## SOURCE EXTRACT
==============================
The present invention relates to an improved fluidic nozzle for use in cooling towers. Cooling towers are used for cooling liquids, usually water, which is used in the manufacturing plant or other facility for cooling equipment. In a typical cooling tower, water from a heat source is distributed over a wet deck surface through a large orifice spray nozzle. Simultaneously, air is blown upward over the wet deck surface causing a small portion of water to evaporate. This operation removes heat from the remaining water. The cooled water is collected in a tower sump and returned to the heat source.
There have been many efforts in the past to devise nozzles for use in cooling towers with reference being made to DeWitte U.S. Pat. No. 4,111,366, Bugler, III U.S. Pat. No. 4,700,893, Scrivnor U.S. Pat. No. 4,568,022, Arndt U.S. Pat. No. 4,320,072 and Sheperd U.S. Pat. No. 4,390,478 as typical examples. Typically, these nozzles use a surface, frequently curved, to deflect or disperse water discharged thereon. In DeWitte, a spinner defines a plurality of arms projecting from a central section with each arm being spaced from an adjacent arm by grooves or slots with certain inclination angles to the arms with respect to the travel direction of liquid passing out of an orifice. In Bugler, III, the target is situated below an outlet and has an essentially conical ramp-like element which first is impacted by the water, and then a plurality of transversely arcuate water-dispersing fingers oriented in a circular array around the base of the ramp. Hot water is passed downwardly through the conduct for impingement on the target structure and attempts to create a relatively even dispersal of water over a large area beneath the target. Scrivnor discloses a spray nozzle which includes a cylindrical member and a baffle and a concavely curved dispersal member which distributes or discharges the water in a circular spray pattern onto a bank of tubes or cooling tower fill. In Arndt, nozzles with curved deflectors are on the sides of the assembly and prevent liquid from being sprayed out or on top on to the tower. In Sheperd, a central aperture is formed in a dispersion plate leading to a conical dispersion element which has raised projections on the surface for breaking the liquid up into droplets.
==============================
## DATA BELOW

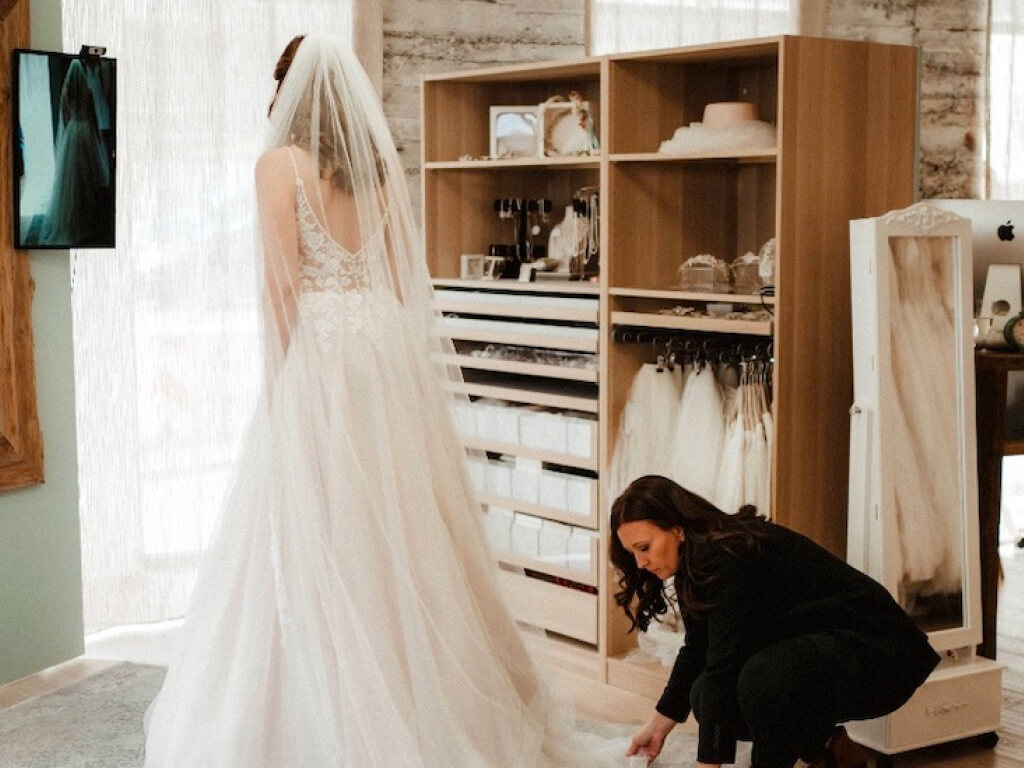 Eine Frau in einem eleganten Hochzeitskleid steht mit dem Rücken zur Kamera in einem Raum mit Holzmöbeln und Brautmodenartikeln. Hinter ihr kniet eine weitere Frau in einem schwarzen Anzug und richtet sorgfältig den langen Schleier.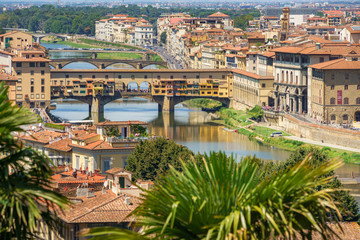 Fototapeta na wymiar Beautiful wide angle view of the Florence bridges over Arno river in hot summer day. Travel destination Tuscany, Italy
==============================
Summarize the passage on cooling tower nozzles in two sentences. The web material is separate from the passage on cooling tower nozzles.

## REPLY
The invention is an improved fluidic nozzle for cooling towers, in which water from a heat source is distributed over a wet deck surface while air blown upward evaporates a small portion of it, removing heat from the remaining water before it is collected in a sump and returned. Earlier cooling tower nozzles, such as those in the DeWitte, Bugler III, Scrivnor, Arndt, and Sheperd patents, typically use a surface, frequently curved, to deflect or disperse the discharged water.